CONSIGNE — Dans l'extrait sur les forêts et le carbone, quelle variation du puits de carbone la méta-analyse de Pan et al. (2024) indique-t-elle pour les forêts boréales ?

À l’état actuel, les forêts restent un puits de carbone, mais un puits qui s’affaiblit, qui est sous forte pression, et qui pourrait basculer dans certaines régions. Le défi n’est plus simplement de “maintenir” ce puits, mais de limiter sa perte, d’en préserver la résilience, et de l’intégrer dans une stratégie globale qui reconnaît ses limites. En d’autres termes : on ne peut plus compter sur une croissance continue ou automatique de la capacité forestière à absorber le carbone — il faut agir sur les émissions, protéger les forêts existantes, et réduire les risques de dégradation.
The enduring world forest carbon sink (Pan et al., 2024)
Cette méta-analyse fondée sur des données in situ sur trois décennies (forêts boréales, tempérées, tropicales) conclut que le puits global des forêts est resté “stable” à ~3,5-3,6 Pg C/an (≈ 13 GtCO₂/an) au cours des années 1990-2000 vs 2010-2019, mais avec des variations fortes selon les biomes : +30 % pour les forêts tempérées, −36 % pour les forêts boréales, −31 % pour les forêts tropicales intactes. Accéder à l’étude
Revised and updated geospatial monitoring of 21st century global forest CO₂ fluxes (Gibbs et al., 2024)

DONNÉES BRUTES —
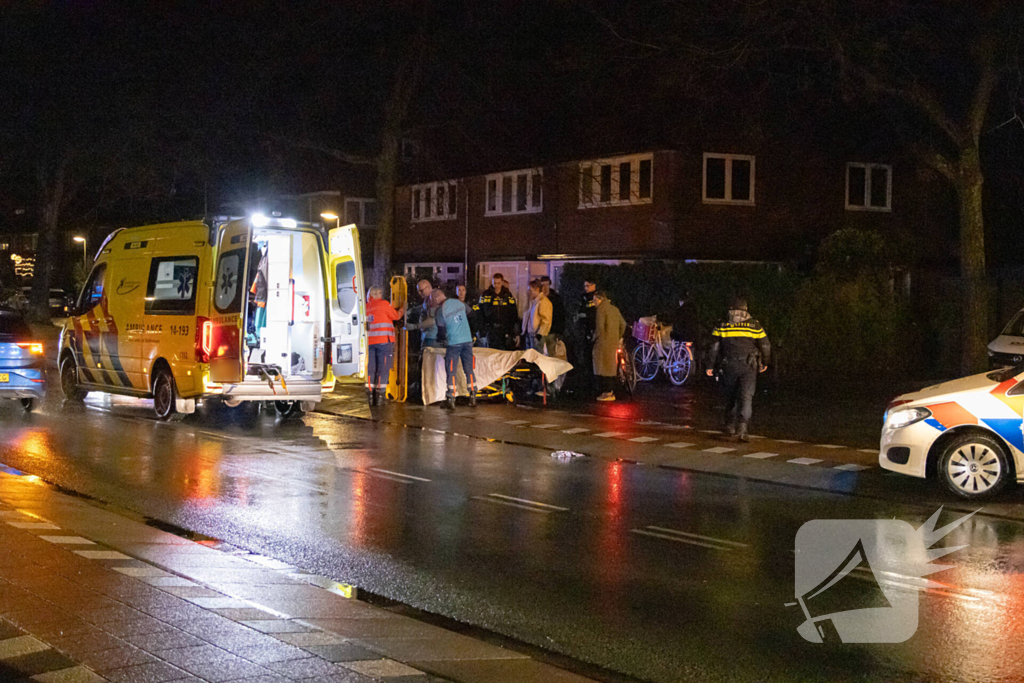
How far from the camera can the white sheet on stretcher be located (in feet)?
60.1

---

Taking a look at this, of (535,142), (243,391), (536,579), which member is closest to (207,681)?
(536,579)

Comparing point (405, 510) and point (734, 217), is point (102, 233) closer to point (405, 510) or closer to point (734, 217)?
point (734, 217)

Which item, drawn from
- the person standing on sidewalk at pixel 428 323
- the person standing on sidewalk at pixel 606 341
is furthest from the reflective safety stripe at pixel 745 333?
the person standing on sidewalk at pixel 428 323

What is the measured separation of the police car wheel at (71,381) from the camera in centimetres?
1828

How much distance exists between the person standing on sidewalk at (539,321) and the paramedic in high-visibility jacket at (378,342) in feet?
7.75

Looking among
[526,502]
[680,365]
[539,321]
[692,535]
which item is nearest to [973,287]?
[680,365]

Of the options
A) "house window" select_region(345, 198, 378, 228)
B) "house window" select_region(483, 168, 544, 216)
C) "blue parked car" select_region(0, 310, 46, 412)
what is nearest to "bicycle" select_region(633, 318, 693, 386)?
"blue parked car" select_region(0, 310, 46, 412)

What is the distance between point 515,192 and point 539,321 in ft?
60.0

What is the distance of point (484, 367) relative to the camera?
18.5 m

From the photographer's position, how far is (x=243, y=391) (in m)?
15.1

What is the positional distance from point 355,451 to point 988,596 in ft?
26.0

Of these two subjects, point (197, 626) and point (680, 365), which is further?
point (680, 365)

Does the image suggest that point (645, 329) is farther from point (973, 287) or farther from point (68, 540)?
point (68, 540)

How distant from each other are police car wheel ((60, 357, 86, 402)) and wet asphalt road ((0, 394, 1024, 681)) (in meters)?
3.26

RÉPONSE — Une baisse de 36 %.